In his younger years, he never would have said it. Samson, though gifted and called by God, was a self-willed as they come.
But God would often redeem his self-determinate nature for his purposes.
Are you angry they learned the answer to your riddle, Samson? Well, attack Ashkelon. I know why you’re doing it, your pride has been deflated, but at least you can be a hero for Israel in the process.
Are you upset they gave your fiance to another man, Samson? Well, catch some foxes and light some fires in Philistine territory. I know why you’re doing it, you wanted a forbidden woman, but at least you can bring some of my judgment upon the Philistines in the process.
Have you been bound and delivered to the Philistines, by your people, due to the chaos you’ve caused?
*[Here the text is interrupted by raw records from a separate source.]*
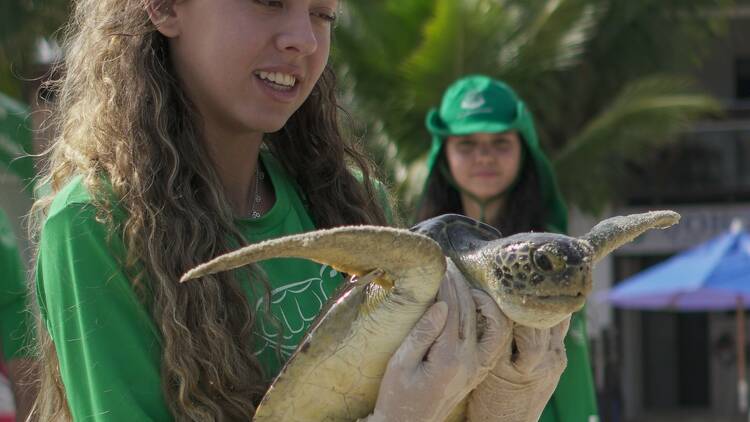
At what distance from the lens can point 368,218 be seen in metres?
2.23

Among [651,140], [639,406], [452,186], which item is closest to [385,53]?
[651,140]

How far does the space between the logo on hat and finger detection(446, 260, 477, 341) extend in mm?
2392

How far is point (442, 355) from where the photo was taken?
65.4 inches

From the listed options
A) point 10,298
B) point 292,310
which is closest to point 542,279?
point 292,310

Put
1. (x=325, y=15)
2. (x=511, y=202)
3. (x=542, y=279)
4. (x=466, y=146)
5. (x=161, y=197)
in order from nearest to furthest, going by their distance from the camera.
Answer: (x=542, y=279) < (x=161, y=197) < (x=325, y=15) < (x=511, y=202) < (x=466, y=146)

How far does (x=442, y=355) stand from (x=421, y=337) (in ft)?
0.13

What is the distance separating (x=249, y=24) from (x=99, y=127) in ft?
1.06

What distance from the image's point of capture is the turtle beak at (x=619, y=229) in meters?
1.72

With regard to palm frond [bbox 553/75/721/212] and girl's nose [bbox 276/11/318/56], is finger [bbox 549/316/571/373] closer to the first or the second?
girl's nose [bbox 276/11/318/56]

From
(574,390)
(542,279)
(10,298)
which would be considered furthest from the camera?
(10,298)

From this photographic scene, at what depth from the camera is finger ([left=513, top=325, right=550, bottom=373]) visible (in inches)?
66.8

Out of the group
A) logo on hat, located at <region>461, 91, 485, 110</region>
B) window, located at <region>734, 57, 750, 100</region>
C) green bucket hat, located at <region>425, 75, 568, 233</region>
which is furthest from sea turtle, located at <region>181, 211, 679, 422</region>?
window, located at <region>734, 57, 750, 100</region>

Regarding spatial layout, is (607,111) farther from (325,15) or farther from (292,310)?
(292,310)

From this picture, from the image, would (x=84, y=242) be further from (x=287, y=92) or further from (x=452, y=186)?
(x=452, y=186)
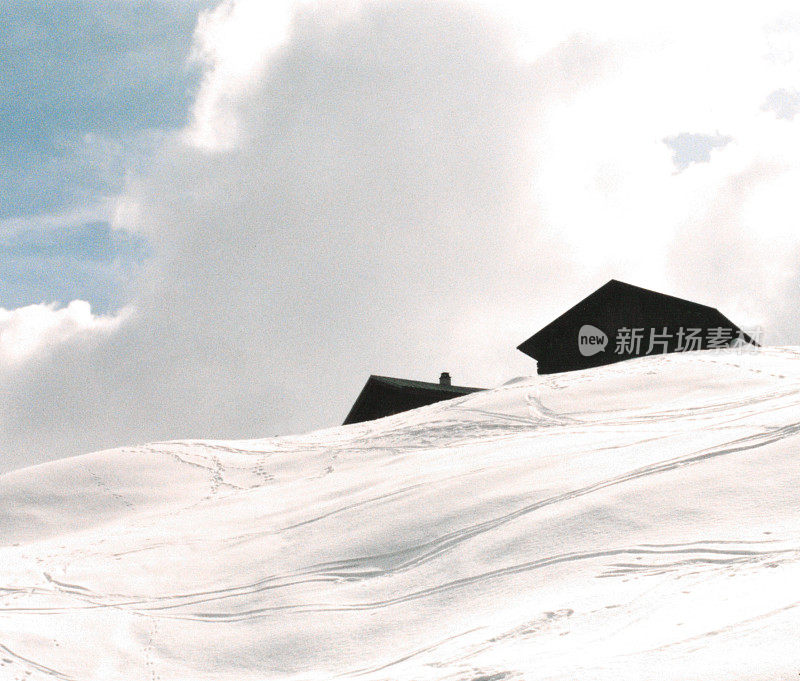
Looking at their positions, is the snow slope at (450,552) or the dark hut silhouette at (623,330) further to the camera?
the dark hut silhouette at (623,330)

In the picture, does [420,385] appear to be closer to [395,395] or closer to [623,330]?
[395,395]

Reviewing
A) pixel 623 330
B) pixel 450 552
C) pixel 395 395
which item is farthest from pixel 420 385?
pixel 450 552

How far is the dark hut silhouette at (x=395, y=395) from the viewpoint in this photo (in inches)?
938

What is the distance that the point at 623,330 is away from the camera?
23641mm

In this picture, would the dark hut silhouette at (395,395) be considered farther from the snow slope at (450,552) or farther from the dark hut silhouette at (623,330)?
the snow slope at (450,552)

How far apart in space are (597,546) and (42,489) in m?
6.56

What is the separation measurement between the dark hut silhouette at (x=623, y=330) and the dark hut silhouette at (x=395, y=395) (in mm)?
2278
Well, snap those ropes, pick up a donkey’s jawbone, and swing away. I know you picked up that unclean piece of bone to gain personal vengeance, but at least my people will find some deliverance as a result of your life.
But, finally, a day came in Samson’s life where God departed from him. He no longer had the strength required to defeat his enemy. God would find other means to subdue the Philistines. Delilah betrayed him, yes, but Samson’s own heart betrayed him first. Captured and blinded, Samson toiled in Philistine captivity for years.
Eventually, a day came where the Philistine’s needed a new source of entertainment at one of their debaucherous festivals for their god Dagon. During the great sacrifice, they rejoiced that Dagon had given them victory over Samson. Weakened, a shadow of his former strength, Samson was brought forth and mocked. He'd become fuel for the fires of Dagon worship.
At that moment, with the help of the young man who led him, blind Samson’s hands found the support pillars of the structure. He prayed to God. In a sense, it was the same story. He wanted vengeance for his two eyes. In another, though, it was a different story, for he was ready to die. “Let me die with the Philistines,” he cried. As he broke the pillars, the building toppled. He died, and many Philistines with him. More Philistines came under divine judgment during Samson’s death during the entirety of Samson’s life.
Samson’s grandest victory did not come until he became willing to die. He is a muddle of failure and flesh, gifting and glory. Wading through Samson’s life is murky work.
However, this much we know: when Jesus came, he showed us a Good Shepherd who would lay down his life for the sheep. No ulterior motive existed. He was not in it for vain glory. He was in it for us. He was willing to die that we might live and that our enemies might be crushed.
Let us imitate our Lord and take up our cross daily to follow him. Let us become willing to die to the self that we might give life to those around us.